HealthDay News — Seasonal relapse onset in multiple sclerosis occurs in both hemispheres but varies by latitude, according to data from a study published in the December issue of the Annals of Neurology.
Tim Spelman, MBBS, from Royal Melbourne Hospital in Australia, and colleagues analyzed seasonal relapse onset distribution by hemisphere and latitude location using data from the international MSBase Registry. Data were included from 32,762 relapses in 9,811 patients across 30 countries.

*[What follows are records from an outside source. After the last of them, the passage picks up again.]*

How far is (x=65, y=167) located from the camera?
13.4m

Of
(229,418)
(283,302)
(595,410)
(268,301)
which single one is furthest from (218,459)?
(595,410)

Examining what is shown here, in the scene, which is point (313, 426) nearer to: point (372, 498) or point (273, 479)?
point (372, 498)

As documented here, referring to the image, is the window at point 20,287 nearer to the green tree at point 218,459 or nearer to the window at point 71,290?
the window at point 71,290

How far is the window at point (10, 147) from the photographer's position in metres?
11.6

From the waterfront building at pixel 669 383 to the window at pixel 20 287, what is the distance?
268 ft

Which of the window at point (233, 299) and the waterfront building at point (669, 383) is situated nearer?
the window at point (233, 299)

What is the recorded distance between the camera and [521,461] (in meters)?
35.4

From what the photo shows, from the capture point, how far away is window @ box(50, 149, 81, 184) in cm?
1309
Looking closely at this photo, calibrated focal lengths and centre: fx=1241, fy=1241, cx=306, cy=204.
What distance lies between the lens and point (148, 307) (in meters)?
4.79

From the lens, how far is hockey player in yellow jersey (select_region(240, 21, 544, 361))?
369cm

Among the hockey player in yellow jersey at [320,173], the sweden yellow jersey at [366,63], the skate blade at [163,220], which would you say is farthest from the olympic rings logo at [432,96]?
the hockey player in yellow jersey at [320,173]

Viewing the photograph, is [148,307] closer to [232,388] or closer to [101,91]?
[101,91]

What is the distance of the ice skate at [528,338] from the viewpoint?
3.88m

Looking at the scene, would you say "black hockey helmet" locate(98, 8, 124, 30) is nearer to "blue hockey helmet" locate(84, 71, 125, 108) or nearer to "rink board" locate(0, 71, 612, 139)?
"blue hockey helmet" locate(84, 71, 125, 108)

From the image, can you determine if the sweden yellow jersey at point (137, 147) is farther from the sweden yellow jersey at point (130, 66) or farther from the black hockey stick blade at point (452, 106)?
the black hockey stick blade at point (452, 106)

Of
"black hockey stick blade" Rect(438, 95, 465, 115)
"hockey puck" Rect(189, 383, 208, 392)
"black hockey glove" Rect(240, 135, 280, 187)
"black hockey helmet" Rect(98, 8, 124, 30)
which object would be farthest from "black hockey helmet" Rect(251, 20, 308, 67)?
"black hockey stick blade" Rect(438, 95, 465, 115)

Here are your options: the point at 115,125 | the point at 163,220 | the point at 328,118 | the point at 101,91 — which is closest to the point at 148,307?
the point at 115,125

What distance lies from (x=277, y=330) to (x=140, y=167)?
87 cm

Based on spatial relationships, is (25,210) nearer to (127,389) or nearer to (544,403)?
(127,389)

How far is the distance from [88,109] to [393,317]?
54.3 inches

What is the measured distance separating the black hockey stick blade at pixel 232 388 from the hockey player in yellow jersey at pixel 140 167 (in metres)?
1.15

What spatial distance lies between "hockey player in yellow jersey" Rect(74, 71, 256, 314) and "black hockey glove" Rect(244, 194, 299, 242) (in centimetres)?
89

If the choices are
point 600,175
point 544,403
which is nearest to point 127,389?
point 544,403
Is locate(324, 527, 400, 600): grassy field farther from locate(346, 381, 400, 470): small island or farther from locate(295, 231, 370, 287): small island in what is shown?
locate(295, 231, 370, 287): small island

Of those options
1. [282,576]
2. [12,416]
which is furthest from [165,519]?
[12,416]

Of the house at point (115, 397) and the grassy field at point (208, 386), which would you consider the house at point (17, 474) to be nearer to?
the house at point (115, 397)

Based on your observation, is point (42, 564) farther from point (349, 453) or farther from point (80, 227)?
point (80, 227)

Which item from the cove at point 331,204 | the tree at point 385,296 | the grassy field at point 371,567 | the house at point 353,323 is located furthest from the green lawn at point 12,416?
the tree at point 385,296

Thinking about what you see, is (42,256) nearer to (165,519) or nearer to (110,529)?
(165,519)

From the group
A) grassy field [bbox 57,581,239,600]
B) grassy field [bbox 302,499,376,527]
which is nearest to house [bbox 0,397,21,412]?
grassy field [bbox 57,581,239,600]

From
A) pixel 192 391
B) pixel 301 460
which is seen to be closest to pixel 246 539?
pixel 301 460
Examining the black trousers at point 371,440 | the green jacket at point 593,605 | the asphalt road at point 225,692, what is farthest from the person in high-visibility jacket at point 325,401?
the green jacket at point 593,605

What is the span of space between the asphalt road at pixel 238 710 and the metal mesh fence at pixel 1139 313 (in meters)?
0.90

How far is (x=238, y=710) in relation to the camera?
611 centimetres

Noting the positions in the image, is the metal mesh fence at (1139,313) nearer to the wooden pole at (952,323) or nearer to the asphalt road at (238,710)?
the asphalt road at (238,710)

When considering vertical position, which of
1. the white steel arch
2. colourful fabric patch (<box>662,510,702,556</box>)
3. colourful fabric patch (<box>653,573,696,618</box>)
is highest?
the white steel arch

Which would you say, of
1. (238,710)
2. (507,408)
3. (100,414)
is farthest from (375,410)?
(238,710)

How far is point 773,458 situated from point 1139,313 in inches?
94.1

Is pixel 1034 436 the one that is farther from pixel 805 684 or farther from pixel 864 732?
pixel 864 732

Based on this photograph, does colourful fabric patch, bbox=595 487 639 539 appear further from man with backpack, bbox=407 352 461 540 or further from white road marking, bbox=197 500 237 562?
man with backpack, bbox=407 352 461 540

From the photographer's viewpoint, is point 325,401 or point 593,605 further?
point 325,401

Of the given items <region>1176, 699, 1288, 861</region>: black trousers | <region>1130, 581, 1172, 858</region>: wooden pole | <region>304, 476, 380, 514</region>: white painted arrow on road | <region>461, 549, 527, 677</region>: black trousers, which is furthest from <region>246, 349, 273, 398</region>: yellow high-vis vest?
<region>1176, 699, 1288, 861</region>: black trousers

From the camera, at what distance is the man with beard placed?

The researchers found that in both hemispheres, relapse onset followed an annual cyclical sinusoidal pattern, with peaks and troughs in early spring and autumn, respectively. There was a mean decrease in ultraviolet radiation (UVR) trough to subsequent relapse peak lag of 28.5 days for every 10 degrees of latitude away from the equator.
“We demonstrate for the first time that there is a latitude-dependent relationship between seasonal UVR trough and relapse onset probability peak independent of location-specific UVR levels, with more distal latitude associated with shorter gaps,” the authors write. “We confirm prior meta-analyses showing a strong seasonal relapse onset probability variation in the northern hemisphere, and extend this observation to the southern hemisphere.”
Several authors disclosed financial ties to the pharmaceutical and biotechnology industries; the MSBase Foundation receives support from pharmaceutical and biotechnology companies.